I'm trying to obtain the Jordan normal form and the transformation matrix for the following matrix:
$A = \begin{pmatrix} 1 & 0 & 0 & 0 \\\ 1 & 0 & 0 & 1 \\\ 0 & 1 & 0 & 0 \\\ 0 & 0 & 1 & 0 \end{pmatrix}$
I've calculated its characteristic and minimum polynomials as $(λ – 1)^2(λ^2 + λ + 1)$, and thus the eigenvalues are $λ = 1$ (with an algebraic multiplicity of $2$) and $λ = \frac{-1 \pm i\sqrt{3}}{2}$.
An eigenvector for $λ = 1$ is $\begin{pmatrix} 0 \\\ 1 \\\ 1 \\\ 1 \end{pmatrix}$.

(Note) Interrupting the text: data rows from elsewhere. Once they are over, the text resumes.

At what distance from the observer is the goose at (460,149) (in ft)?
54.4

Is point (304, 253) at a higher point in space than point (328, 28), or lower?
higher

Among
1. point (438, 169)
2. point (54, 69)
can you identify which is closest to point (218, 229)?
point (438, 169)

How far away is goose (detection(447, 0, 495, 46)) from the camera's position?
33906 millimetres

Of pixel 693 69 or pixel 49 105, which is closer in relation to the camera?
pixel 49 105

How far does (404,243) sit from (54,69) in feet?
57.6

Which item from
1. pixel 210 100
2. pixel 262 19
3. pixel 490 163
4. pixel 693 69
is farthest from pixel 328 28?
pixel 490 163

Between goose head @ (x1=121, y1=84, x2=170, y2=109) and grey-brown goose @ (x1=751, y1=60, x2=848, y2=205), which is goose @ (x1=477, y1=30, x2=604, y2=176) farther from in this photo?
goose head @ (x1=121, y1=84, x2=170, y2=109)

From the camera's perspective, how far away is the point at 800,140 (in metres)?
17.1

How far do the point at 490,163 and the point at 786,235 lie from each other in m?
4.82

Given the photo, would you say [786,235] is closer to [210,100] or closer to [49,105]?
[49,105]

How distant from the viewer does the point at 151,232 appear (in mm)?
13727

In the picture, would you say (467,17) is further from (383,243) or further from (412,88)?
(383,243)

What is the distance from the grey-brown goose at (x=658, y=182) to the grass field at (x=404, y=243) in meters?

Since the minimum polynomial contains two identical factors, there must be at least a $2 x 2$ Jordan block associated with the eigenvalue $λ = 1$, and so the Jordan normal form must look something like the following:
$A = \begin{pmatrix} 1 & 1 & 0 & 0 \\\ 0 & 1 & 0 & 0 \\\ 0 & 0 & \frac{-1 + i\sqrt{3}}{2} & 0 \\\ 0 & 0 & 0 & \frac{-1 – i\sqrt{3}}{2} \end{pmatrix}$
However, I don't know how to derive a transformation matrix $P$ such that $PJ = AP$. How would I go about solving for $P$?
Best Answer
We are given:
$$A = \begin{pmatrix} 1 & 0 & 0 & 0 \\\ 1 & 0 & 0 & 1 \\\ 0 & 1 & 0 & 0 \\\ 0 & 0 & 1 & 0 \end{pmatrix}$$
We find that characteristic polynomial by solving $|A - \lambda I| = 0$, yielding:
$$(\lambda -1)^2 (\lambda^2 + \lambda +1) = 0$$
This yields a double and a complex conjugate pair of eigenvalues:
$$\lambda_{1,2} = 1, \lambda_{3,4} = -\dfrac{1}{2} \pm i\dfrac{\sqrt{3}}{2}$$
To find the eigenvectors, we solve $[A -\lambda_i I]v_i = 0$, so for $\lambda_1 = 1$, we get:
$$v_1 = (0,1,1,1)$$
This only gives us a single linearly independent eigenvector, so to find a generalized one, we set up and solve $[A -\lambda_1 I]v_2 = v_1$, yielding (using RREF):
$$v_2 = (3,2,1,0)$$
Next, we have a complex eigenvalue and follow the same procedure and what is nice is that the eigenvector will give us both of them since they too will be complex conjugates. We set up and solve $[A - \lambda_3 I]v_3 = 0$, where $\lambda_3 = -\dfrac{1}{2} - i\dfrac{\sqrt{3}}{2}$, which yields:
$$v_3 = (0, \dfrac{1}{2}(-1 + i \sqrt{3}), \dfrac{1}{2}(-1 - i \sqrt{3}), 1)$$
We can now write the last eigenvector as the complex conjugate, yielding:
$$v_4 = (0, \dfrac{1}{2}(-1 - i \sqrt{3}), \dfrac{1}{2}(-1 + i \sqrt{3}), 1)$$
Now, we have $P$ as a linear combination of these column eigenvectors:
$$P = [~v_1 ~| ~v_2 ~| ~v_3 ~| ~v_4 ~]$$
$$J = P^{-1} A P$$
However, we can figure out the JNF as:
$$J = \begin{pmatrix} 1 & 1 & 0 & 0 \\\ 0 & 1 & 0 & 0 \\\ 0 & 0 & \frac{-1 - i\sqrt{3}}{2} & 0 \\\ 0 & 0 & 0 & \frac{-1 + i\sqrt{3}}{2} \end{pmatrix}$$
You could have also calculated it from what I wrote above $J = P^{-1}AP$.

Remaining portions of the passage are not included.